Behind Dr Gabriele Gauler, a confused and tense crowd stands frozen. Young, old they stand, perch and clamber onto a graffiti-covered wall lit by harsh floodlights on a dark night. The crowd is nervous, unsure of whether to believe the explosive news: East and West Berlin would no longer be divided.
'For Germany it was a lucky end,' says Gauler, the new director of the German Goethe-Institut in Hong Kong, gesturing at the photo of that historic night in November 1989 when the Berlin wall came down. 'Nobody could expect this.'
Yesterday Germany's reunited capital marked the 50th anniversary of the day the Berlin Wall started to go up with a memorial service and a minute of silence in memory of those who died trying to flee to the West.
In Hong Kong, the Goethe-Institut, a non-profit German cultural body, is showing the exhibition 'Scenes and Traces of a Fall', bringing together the works of eight photographers who documented the breakdown and gradual disappearance.
They show the wall as it was - imposing and deadly. The drama of its last days - the media circus, politicians' speeches and its demise - being torn and hammered down by ordinary people. And finally, the few traces that remain now of the greatest symbols of a divided Europe after the second world war.

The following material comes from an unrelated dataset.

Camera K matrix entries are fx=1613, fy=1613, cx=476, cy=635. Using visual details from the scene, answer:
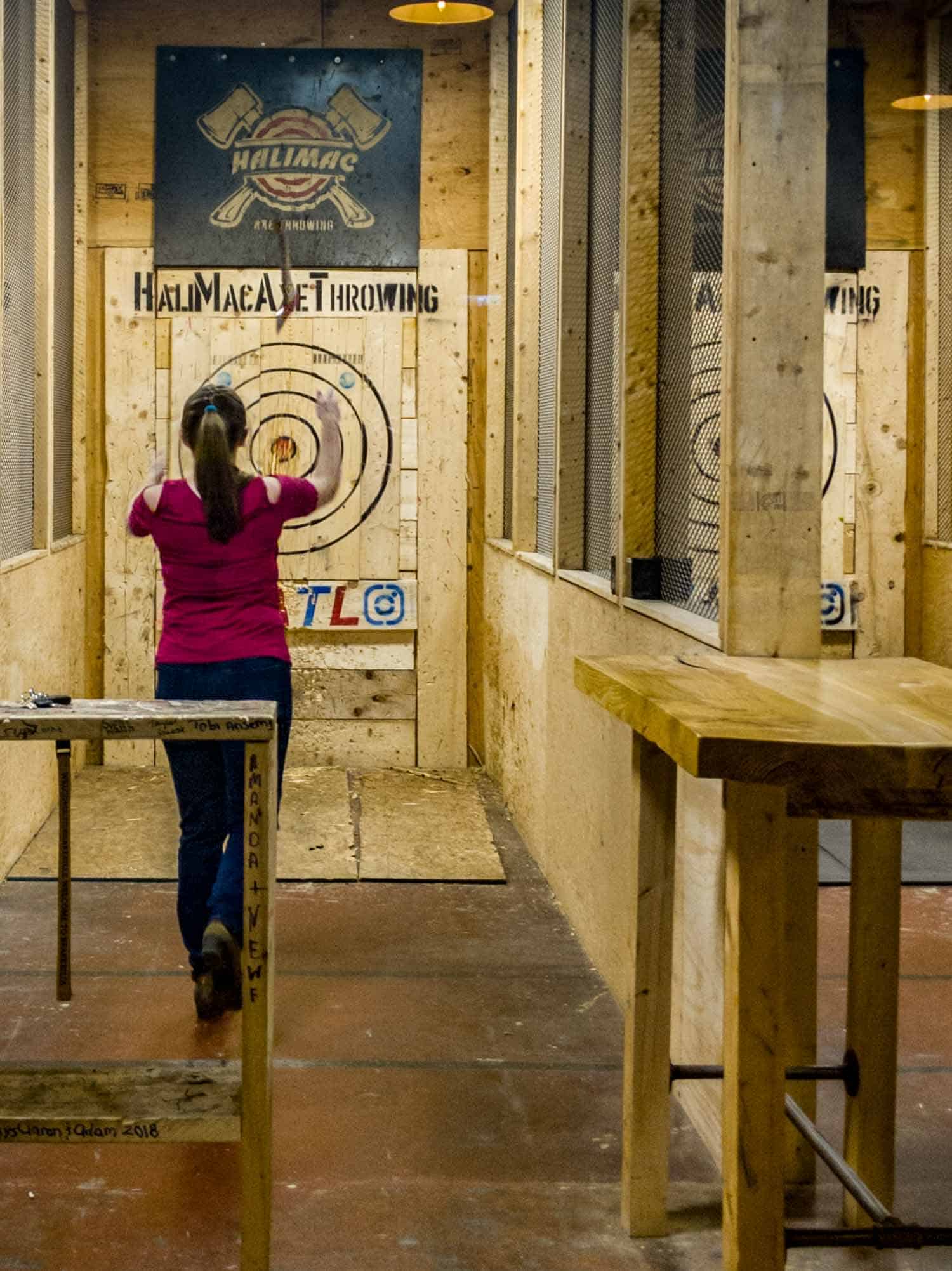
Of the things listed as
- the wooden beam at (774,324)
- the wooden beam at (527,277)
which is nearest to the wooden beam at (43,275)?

The Wall was born in the early hours of Sunday August 13, 1961, to stop the exodus of East Germans fleeing the Soviet-occupied East.
In a secret operation, tens of thousands of East German soldiers and factory militiamen blocked streets, cut rail links and began building a wall of barbed wire and cemented paving stones, which over the years grew to be over 155 kilometres long.
For Gauler the pictures are particularly evocative. She was born the year the wall went up, and was 28 when it fell.
'It was a depressing thing to visit East Germans,' she says. 'The military was very strict. The people who were guards at the frontier, they had to shoot when someone behaved strangely. There was no pardon.'
Nowadays in most parts of Germany, there's only the faintest hint that there might have once been something there. 'In this series, you can only see the traces,' says Gauler. She's looking at a series of photographs by Thierry Buignet of vacant lots and dilapidated buildings scattered with overgrown vegetation.
It's a reminder of how quickly things can be forgotten. The wall for many young people in Germany, she says, is often the same kind of hazy memory these photographs conjure.
But the wall was real, and Gauler says, and it means more than a mere history lesson. 'There are of course other countries what have a wall. Look at Korea for example. Cyprus also still has a wall.'
The exhibition, which opened in Berlin October 2009 finishes in Hong Kong on September 17 and moves to Bandung, Indonesia.